Images of the fires burning in the Amazon rainforest last August caught the whole world’s attention. Government leaders, multilateral organizations, environmentalists and celebrities cried out with concern over the planet’s largest tropical rainforest. “The Amazon must be protected,” U.N. Secretary-General António Guterres tweeted. “Our war on nature must end,” climate activist Greta Thunberg said.
But the actual extent of the environmental disaster only became known this past January, when INPE, the Brazilian space agency, released the final count of the fires that had burned in the Amazon: 89,000 alerts over 12 months, a jump of 30% over 2018. The increase is worrisome, experts say, despite that fact that the number is lower than the historical record of 109,000.

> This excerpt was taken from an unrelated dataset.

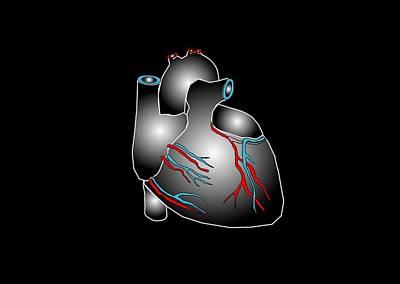 Pump Organ Photograph - Heart Anatomy, Artwork by Francis Leroy, Biocosmos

At the peak of the crisis, President Jair Bolsonaro blamed NGOs working in the region. Environmental Minister Ricardo Salles pinned it on the dry season, despite stronger rains in 2019 than in the previous year. Researchers of the Amazon biome, however, attribute the fires to other factors.
Land speculation is one of the main culprits. It’s a high-paying business that involves invading public lands, cutting and removing the most valuable trees, and then clearing the brush with tractors and chains. When the vegetation has dried after a few weeks, what was once forest is burned off, and new pastureland is seeded in expectation of a buyer.
“It’s easy money. Squatters on public lands who spend 1,000 reais [$190] to clear-cut and burn a hectare can sell the same hectare for up to 2,700 reais [$500],” said Raoni Rajão, a researcher and professor in the production engineering department at Minas Gerais Federal University (UFMG). The fires are usually set during the Amazon’s dry season, which lasts from July to October.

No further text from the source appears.